# START OF PASSAGE PROVIDED

Skip to content

Instantly share code, notes, and snippets.

@benmccown
Last active January 31, 2024 18:02
Show Gist options
  • Select an option

  • Save benmccown/890d804b006b151fbe7b9ce12382f592 to your computer and use it in GitHub Desktop.

Select an option

Save benmccown/890d804b006b151fbe7b9ce12382f592 to your computer and use it in GitHub Desktop.
Test Azure Hybrid Storage Connection

Testing a Hybrid Connection using Gretel Workflows

Step 1 - Upload some sample data to your Azure Storage Container

Download the CSV file from this location and then upload it to your Azure Storage Container. Below is a CLI example to accomplish this.

wget https://raw.githubusercontent.com/gretelai/gretel-blueprints/main/sample_data/sample-synthetic-healthcare.csv
az storage blob upload --account-name "<your-storage-account>" \
    -c "<your-storage-container>" \
    -f "sample-synthetic-healthcare.csv"
rm -f sample-synthetic-healthcare.csv

Step 2 - Get your existing Gretel Project ID

You can list your available projects using the below command.

gretel projects search --query "<your-query-here>"

I receive the following output.

$ gretel projects search --query "connections"

# END OF PASSAGE PROVIDED
# START OF DATA SECTION

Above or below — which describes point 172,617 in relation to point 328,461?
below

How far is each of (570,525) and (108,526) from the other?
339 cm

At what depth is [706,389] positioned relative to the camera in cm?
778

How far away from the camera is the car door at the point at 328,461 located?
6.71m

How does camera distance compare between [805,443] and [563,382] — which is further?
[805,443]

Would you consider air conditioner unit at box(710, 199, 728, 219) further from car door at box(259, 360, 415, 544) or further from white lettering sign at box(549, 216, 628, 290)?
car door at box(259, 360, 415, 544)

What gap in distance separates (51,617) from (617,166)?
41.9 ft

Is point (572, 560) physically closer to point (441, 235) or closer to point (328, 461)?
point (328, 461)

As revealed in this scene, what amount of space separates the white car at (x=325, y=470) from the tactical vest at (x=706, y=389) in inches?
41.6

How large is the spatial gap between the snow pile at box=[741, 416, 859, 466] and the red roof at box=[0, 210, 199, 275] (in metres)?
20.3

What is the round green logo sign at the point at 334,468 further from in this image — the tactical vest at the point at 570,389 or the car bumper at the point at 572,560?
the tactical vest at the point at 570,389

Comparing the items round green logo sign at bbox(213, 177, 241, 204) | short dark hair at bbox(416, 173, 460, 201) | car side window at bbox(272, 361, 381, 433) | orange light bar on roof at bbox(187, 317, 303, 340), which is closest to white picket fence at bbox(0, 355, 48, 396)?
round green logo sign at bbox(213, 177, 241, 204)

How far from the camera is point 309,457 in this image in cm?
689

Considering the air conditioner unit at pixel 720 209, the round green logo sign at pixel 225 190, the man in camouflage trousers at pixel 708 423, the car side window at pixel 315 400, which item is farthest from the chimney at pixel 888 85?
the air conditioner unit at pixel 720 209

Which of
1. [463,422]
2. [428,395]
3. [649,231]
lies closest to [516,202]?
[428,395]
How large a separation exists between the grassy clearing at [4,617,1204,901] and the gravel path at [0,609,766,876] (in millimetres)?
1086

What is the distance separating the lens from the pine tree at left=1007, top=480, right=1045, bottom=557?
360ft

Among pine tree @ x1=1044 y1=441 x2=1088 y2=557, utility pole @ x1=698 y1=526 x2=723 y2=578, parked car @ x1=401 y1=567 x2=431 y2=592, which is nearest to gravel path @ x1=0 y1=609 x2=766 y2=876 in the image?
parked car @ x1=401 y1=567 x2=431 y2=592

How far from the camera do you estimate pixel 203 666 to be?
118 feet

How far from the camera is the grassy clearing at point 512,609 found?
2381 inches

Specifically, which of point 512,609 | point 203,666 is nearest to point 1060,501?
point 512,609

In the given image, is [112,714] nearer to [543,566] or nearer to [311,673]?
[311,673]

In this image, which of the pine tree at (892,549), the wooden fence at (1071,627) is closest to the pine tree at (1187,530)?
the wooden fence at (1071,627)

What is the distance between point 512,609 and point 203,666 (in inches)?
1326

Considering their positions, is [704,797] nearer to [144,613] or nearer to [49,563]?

# END OF DATA SECTION

- BRIEF 1: Quote everything in the Azure hybrid connection guide from "Testing a Hybrid" down to "to accomplish this.".
- BRIEF 2: Please list every placeholder in angle brackets that appears in the commands of the Azure hybrid connection guide.
The data stands apart from the Azure hybrid connection guide and is separate material.

- COMPLETE RESPONSE 1:
Testing a Hybrid Connection using Gretel Workflows

Step 1 - Upload some sample data to your Azure Storage Container

Download the CSV file from this location and then upload it to your Azure Storage Container. Below is a CLI example to accomplish this.

- COMPLETE RESPONSE 2:
<your-storage-account>
<your-storage-container>
<your-query-here>